Local philanthropist and former Wittenberg University vice president Roland Matthies died Thursday after a brief illness at the age of 103.
Matthies served on countless local boards and committees, including the Greater Springfield Chamber of Commerce, the Tecumseh Council of Boy Scouts and the Clark County Historical Society. He was also a founding member of the Springfield Symphony Orchestra in 1946, where he played violin.
“He was one of a kind,” said his son, Richard Matthies.
Roland Matthies resided at Oakwood Village in Springfield for 22 years and was two months from his 104th birthday. Richard Matthies said he and his father would read the Springfield News-Sun and spell the longest words in the paper each day.
“He was right about 99 percent of the time,” Richard Matthies said.
Roland Matthies was born in Hammond, Ind., in 1910, where he later delivered groceries on a horse-drawn cart, Richard Matthies said.

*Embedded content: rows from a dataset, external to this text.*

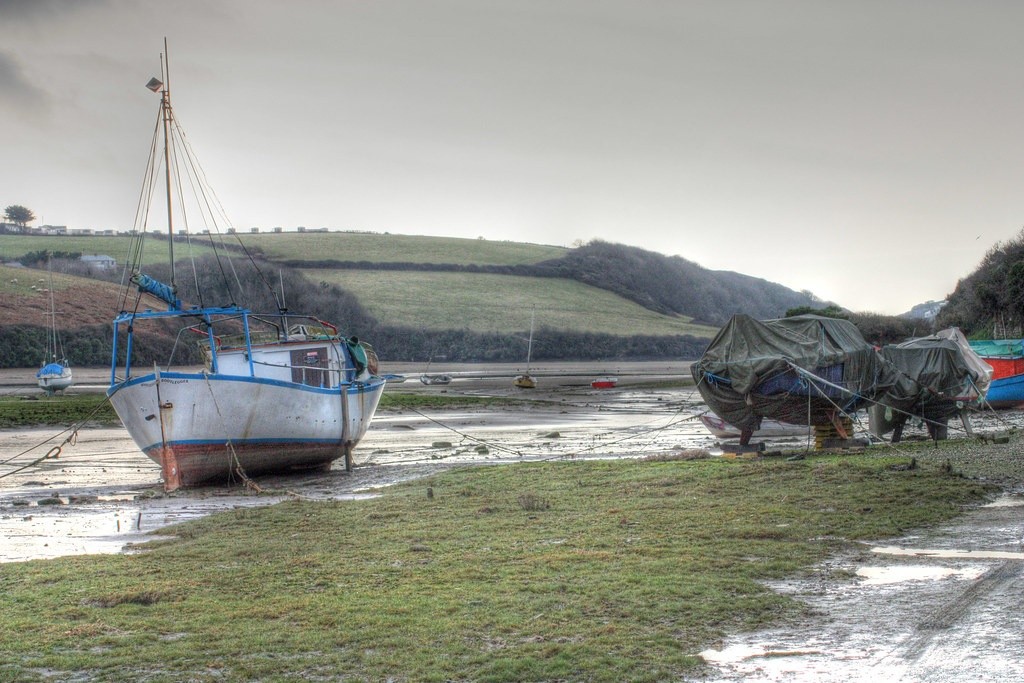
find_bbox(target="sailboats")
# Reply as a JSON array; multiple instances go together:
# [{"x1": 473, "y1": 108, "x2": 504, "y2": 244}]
[
  {"x1": 37, "y1": 248, "x2": 74, "y2": 391},
  {"x1": 515, "y1": 304, "x2": 538, "y2": 388},
  {"x1": 106, "y1": 35, "x2": 385, "y2": 494}
]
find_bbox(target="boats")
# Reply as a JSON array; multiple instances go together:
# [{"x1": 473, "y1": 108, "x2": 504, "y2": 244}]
[
  {"x1": 875, "y1": 328, "x2": 994, "y2": 418},
  {"x1": 973, "y1": 374, "x2": 1023, "y2": 409},
  {"x1": 384, "y1": 374, "x2": 407, "y2": 382},
  {"x1": 418, "y1": 374, "x2": 453, "y2": 384},
  {"x1": 592, "y1": 378, "x2": 618, "y2": 388},
  {"x1": 693, "y1": 310, "x2": 899, "y2": 424}
]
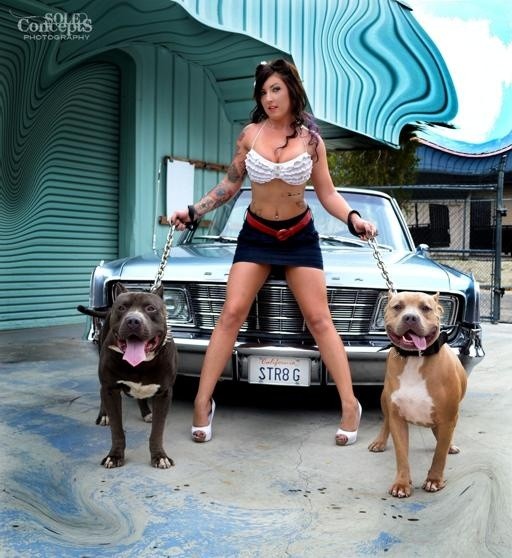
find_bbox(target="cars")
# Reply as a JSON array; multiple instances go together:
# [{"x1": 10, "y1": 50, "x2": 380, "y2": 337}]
[{"x1": 89, "y1": 186, "x2": 481, "y2": 405}]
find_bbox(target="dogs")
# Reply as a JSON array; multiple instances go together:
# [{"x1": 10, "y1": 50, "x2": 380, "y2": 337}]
[
  {"x1": 75, "y1": 281, "x2": 180, "y2": 471},
  {"x1": 366, "y1": 286, "x2": 469, "y2": 500}
]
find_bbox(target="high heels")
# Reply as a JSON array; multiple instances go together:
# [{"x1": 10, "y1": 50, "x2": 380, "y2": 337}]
[
  {"x1": 334, "y1": 400, "x2": 362, "y2": 446},
  {"x1": 191, "y1": 395, "x2": 215, "y2": 443}
]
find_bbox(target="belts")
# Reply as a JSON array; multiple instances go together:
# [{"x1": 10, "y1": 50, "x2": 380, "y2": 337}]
[{"x1": 243, "y1": 209, "x2": 316, "y2": 240}]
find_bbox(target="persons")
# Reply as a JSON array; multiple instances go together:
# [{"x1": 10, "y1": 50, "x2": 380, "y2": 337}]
[{"x1": 171, "y1": 59, "x2": 377, "y2": 446}]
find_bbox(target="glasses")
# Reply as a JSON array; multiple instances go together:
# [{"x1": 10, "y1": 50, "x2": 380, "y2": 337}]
[{"x1": 250, "y1": 58, "x2": 290, "y2": 78}]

“He goes from the horse-drawn vehicle era, pre-radio, pre-commercial aviation, pre-television (to today),” Richard Matthies said. “The things that he lived through in his 103 years are quite remarkable from a change perspective.”
Roland Matthies graduated from DePauw University in 1931 and the University of Chicago Law School in 1934. He later moved to Springfield in 1943 to serve as the business manager at Wittenberg College’s U.S. Army Air Cadet Training Program until the end of World War II. Roland Matthies was later named treasurer in 1945 and advanced to vice president in 1954. He was a national expert in charitable giving and helped raise millions for the college until he retired in 1975. He also served on Wittenberg’s Board of Trustees until 1988.
Springfield Foundation executive director Ted Vander Roest said Roland Matthies donated money to countless organizations over the years. He received countless awards from community groups over the years, including the Wittenberg Medal of Honor and Clark County Historical Society Benjamin Prince Award.
“He was very thoughtful in all of his giving,” Vander Roest said. “Everything was really planned out, and it was a wide variety. He’s really going to be missed.
“He touched just about everything around town.”
In lieu of flowers, memorial donations can be made to the Springfield Foundation. A public celebration will be held from 4-6 p.m. Monday in the community room at the First Lutheran Church, 30 S. Wittenberg, which will be followed by a memorial service in the church sanctuary.